I suppose there are a lot of dead Luddites feeling vindicated right now. "We told you so!"

But I really don't think the human race is worse off for the Industrial Revolution. Now the other shoe is about to drop.

If we're wise, we'll let people adapt - as we did with the Industrial Revolution. In the end, that worked out OK. 99% of us used to be farmers, now < 1% are. It turns out there are other things people can be usefully occupied with, beside farming. It was quite impossible to see what those things would be, ahead of time.

Any revolution that increases human productivity - that lets us do more with our 24 hours each day - is in the end a good one.

[-]lc2y53

Until it kills us.

Dead people are notably unproductive.

But they are made of atoms which can be rearranged into something even more productive!

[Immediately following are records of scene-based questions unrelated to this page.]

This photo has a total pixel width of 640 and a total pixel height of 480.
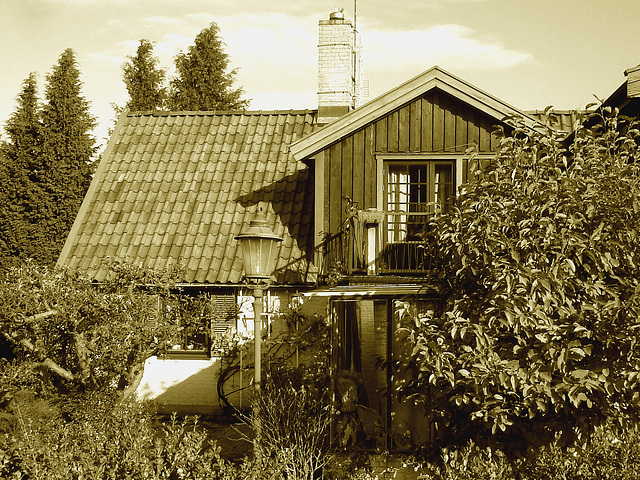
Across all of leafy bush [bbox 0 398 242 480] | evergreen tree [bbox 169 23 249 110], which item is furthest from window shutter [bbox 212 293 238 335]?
evergreen tree [bbox 169 23 249 110]

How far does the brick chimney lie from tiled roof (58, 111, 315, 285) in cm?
71

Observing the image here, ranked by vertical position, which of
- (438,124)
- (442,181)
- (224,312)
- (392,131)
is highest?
(438,124)

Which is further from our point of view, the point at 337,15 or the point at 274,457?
the point at 337,15

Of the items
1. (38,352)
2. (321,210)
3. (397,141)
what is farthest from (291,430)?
(397,141)

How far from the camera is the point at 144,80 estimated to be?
26141mm

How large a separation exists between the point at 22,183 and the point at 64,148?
1.53m

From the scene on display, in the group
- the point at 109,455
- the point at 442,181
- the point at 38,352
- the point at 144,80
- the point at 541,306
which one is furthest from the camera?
the point at 144,80

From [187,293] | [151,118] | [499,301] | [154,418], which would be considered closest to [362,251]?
[187,293]

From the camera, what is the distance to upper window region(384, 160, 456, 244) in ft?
43.8

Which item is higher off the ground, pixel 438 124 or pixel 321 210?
pixel 438 124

(Okay, we still need a few decades of technological progress to get there.)

[+][comment deleted]2y20
[-][anonymous]2y60

AI art completely killed my motivation to learn digital drawing. I wonder how long before it eats my desire to write too.

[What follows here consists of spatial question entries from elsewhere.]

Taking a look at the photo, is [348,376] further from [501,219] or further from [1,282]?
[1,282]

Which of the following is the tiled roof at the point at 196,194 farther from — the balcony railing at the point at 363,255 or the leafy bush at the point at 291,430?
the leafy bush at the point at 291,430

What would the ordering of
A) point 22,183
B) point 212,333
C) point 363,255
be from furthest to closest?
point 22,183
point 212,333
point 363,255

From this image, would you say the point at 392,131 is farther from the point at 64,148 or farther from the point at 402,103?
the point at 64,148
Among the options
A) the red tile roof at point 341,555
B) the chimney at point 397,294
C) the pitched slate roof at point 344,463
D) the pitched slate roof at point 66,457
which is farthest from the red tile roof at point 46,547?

it kinda messes with one's head, doesn't it? I'm not you, but personally I've been getting more and more motivated to learn to draw as I get more and more "full of candy" on AI art. ai art is going to quickly become the autotune of art - it's just fun to be bad at art, IMO. you get to make entirely what you want! and you get to be as bad as it as you feel like!

if anything, AI art has made me value my bad art more - even if it isn't high execution quality, I really really intuitively get now why art is about expressing yourself even when half-assed, and I wish I had a better way to convey this thought than english, because I suspect your reaction to this post is going to be "....and?" - but I hope it helps!

[-][anonymous]2y20

That doesn't resonate with me at all. I hate being bad at things and i'm extremely perfectionistic.

I was able to tolerate being bad at drawing because I knew I would eventually be good, but my goal was always to produce good art. I got into drawing because I had a use for art, not because I enjoyed it for its own sake. (Although I did in fact enjoy drawing, just not enough to keep doing it now that I can get good enough MJ illustrations for my site.)

A lot of low- and mid-ranked artists will have to find different ways to provide value.  Same for almost every profession - if you're not performing tasks that require non-trivial understanding of customer desires, and/or generate and require high levels of trust in that understanding and alignment, you're probably going to have limited opportunities.

I'd argue that at least some of the changes are reversion to the historical mean - for all but the last ~60 years, it was impossible for any but a very few to make a living at artistic endeavors, and until the last 25 it wasn't even much of a hobby.  

I prefer the coming equilibrium to the previous one - still not many artists getting engagement (or money) from an audience, but now there's a lot more art to enjoy.  I somewhat expect editors/curators to go up in value for some time, until AI gets better at personalized creation/selection based on individuals.